Monday, 29 August 2011

Memory Leak – Trace it with PoolMon


Memory leak! What I understand about memory leak is pieces of memory block that has been allocated, however it is no longer required/references by application/services. Which mean, the application/processes did not release that piece of memory block when it is no longer required.

Below is the 2 common Event ID (2020 and 2021) that you will see when you have memory leak issue.
Event ID: 2020
Source: Srv
Description: The server was unable to allocate from the system paged pool because the pool was empty.

Event ID: 2019
Source: Srv
Description: The server was unable to allocate from the system nonpaged pool because the pool was empty

Additionally, your system will become unresponsive, behave unexpectedly or hung. 

So, now, how do we know which culprit keep “eating” the memory? 

There is a tool from Microsoft called PoolMon, where this tool will capture and display current usage of the paged pool(pp) and non paged pool (np). You can get this tool from Microsoft Support Tools that ship with Operating System CD/DVD.

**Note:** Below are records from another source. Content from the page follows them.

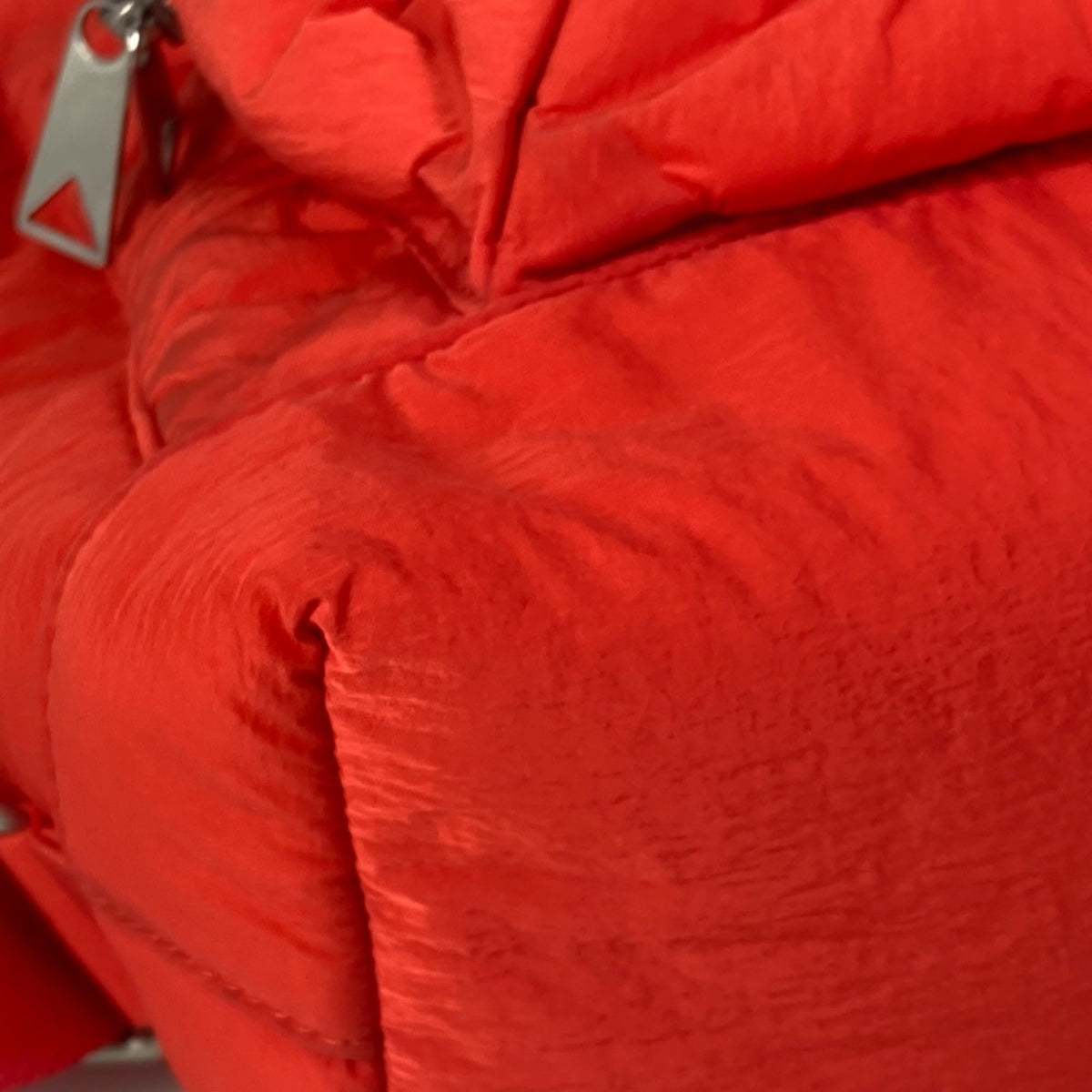 Bottega Veneta Red Cloth Backpack (Pre-Owned)
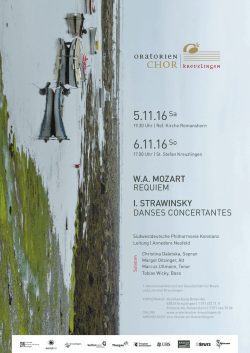 Flyer zum Herunterladen - Oratorienchor Kreuzlingen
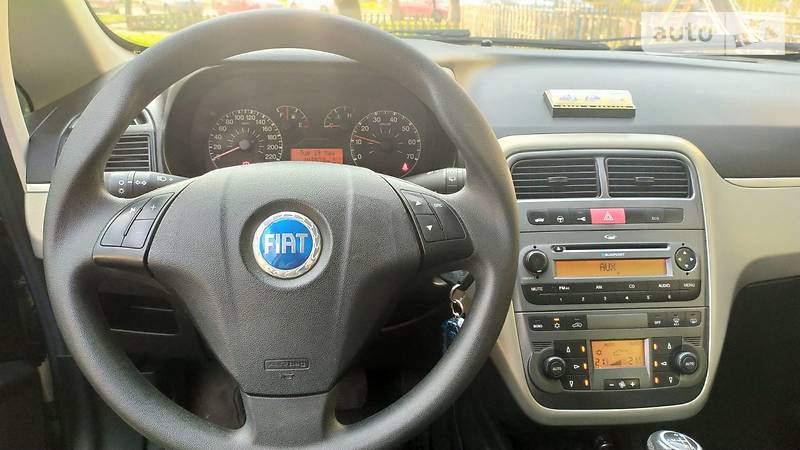 Хэтчбек Fiat Grande Punto 2007 в Киеве
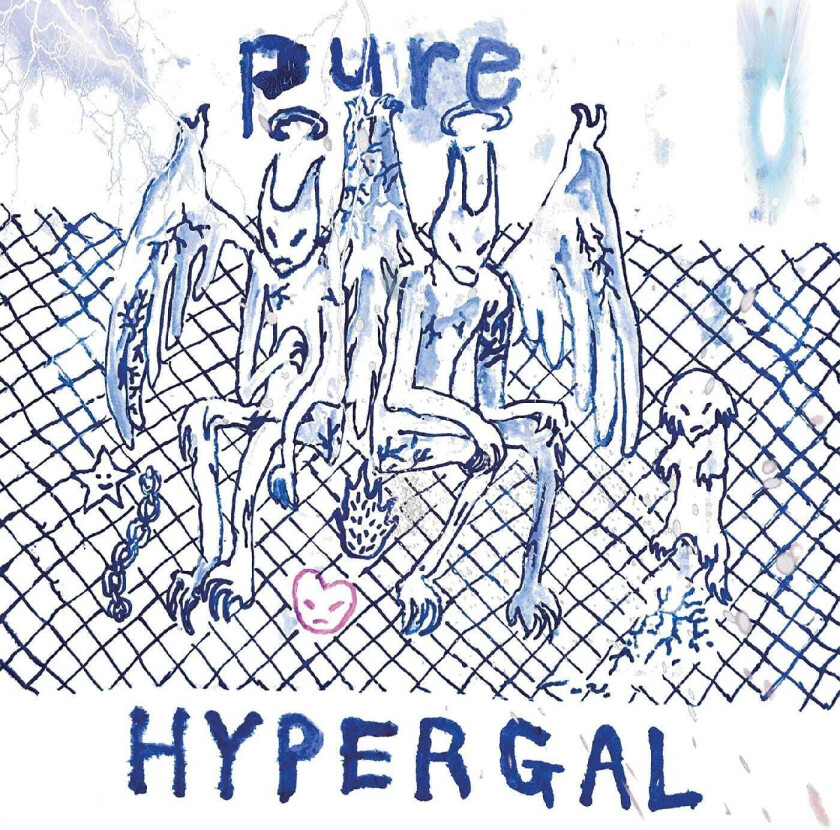 Hyper Gal  Pure  CD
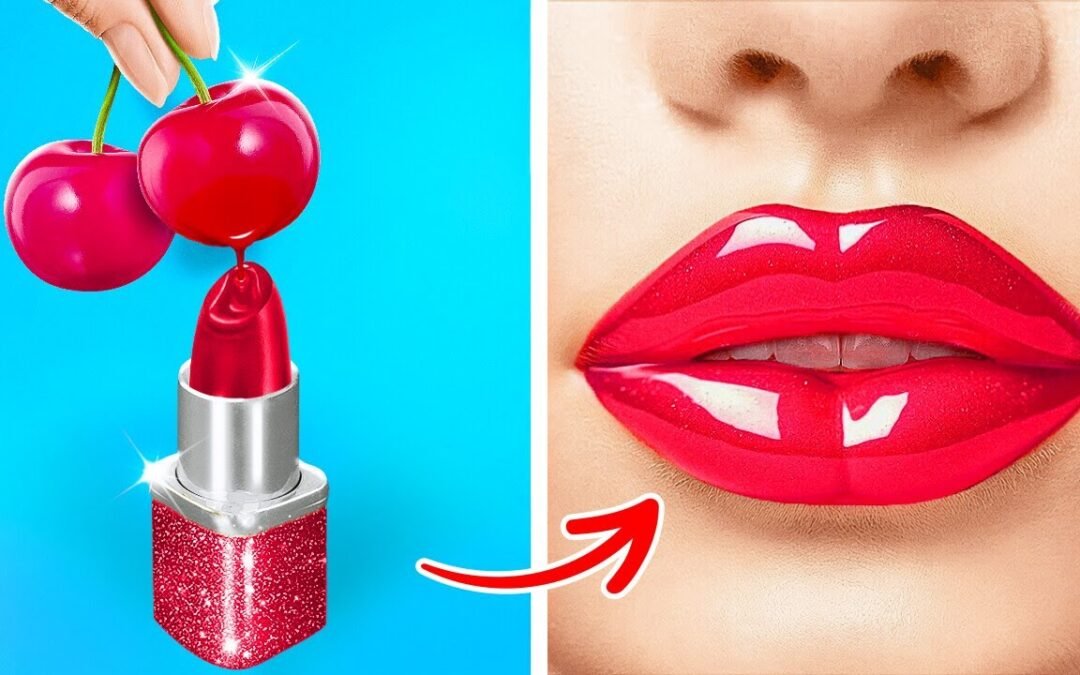 STOP BUYING MAKEUP 🛑 Beauty DIY Secrets That Will Blow Your Mind by 123 GO! Galaxy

Below is the screenshot of the option that you can use when running the poolmon:


So, how to use this tool? First of all, you need to enable the tag mode for poolmon. You can refer to:
http://support.microsoft.com/kb/177415 on how to enable the tag mode. Basically, you can enable it by using registry or Gflags.exe utility. 
Note: we do not need to enable the tag mode in Windows 2003 as it is enabled by default.

To run the poolmon, normally I’ll use below switches “–u –n <logfile path>” (poolmon.exe –u –n C:\mypoolmontest.txt), this will display data with sort by bytes, then dump the output into the logfile that you specified.

Screenshot above showed that I’m in Paged pool screen, and my current highest paged pool is process/app with “CM31” tag.

So, what we need to do is, capture these information every 15-30 minutes, do it for several hours or days. Once you compiled those data, do a trace manually as in which tags that always have paged or non paged pool “Bytes” increased and never come down. 

What I’m going to do is, I’ll check the last screenshot of the poolmon, check which is the highest tag in Bytes is, then I trace backward, see if the pattern is keep increasing. (I mean if we trace backward, you should see the Bytes should be lesser and lesser).

On my recent case, the tag MPIO was keep increasingly using Non Paged pool, after drill more information from Internet, MPIO tag is referring to MPIO.sys driver that is meant for multi path I/O. This driver was develop by Microsoft and shipped by vendor on their multipath I/O application. In my case, I installed the EMC powerpath which come with MPIO version 1.21. 

Again, found out that MPIO.sys version 1.21 have known memory leak issue which fixed in updated version MPIO.sys version 1.23.  So, escalated to EMC, and I have to upgrade the EMC PowerPath to latest version fix this issue as the latest EMC PowerPath come with MPIO.sys version 1.23

Summary, above method to detect memory leak is abit too manual for data capture, however, it does able to help you to be Memory Leak Hunter… 

Cheers… Happy troubleshooting….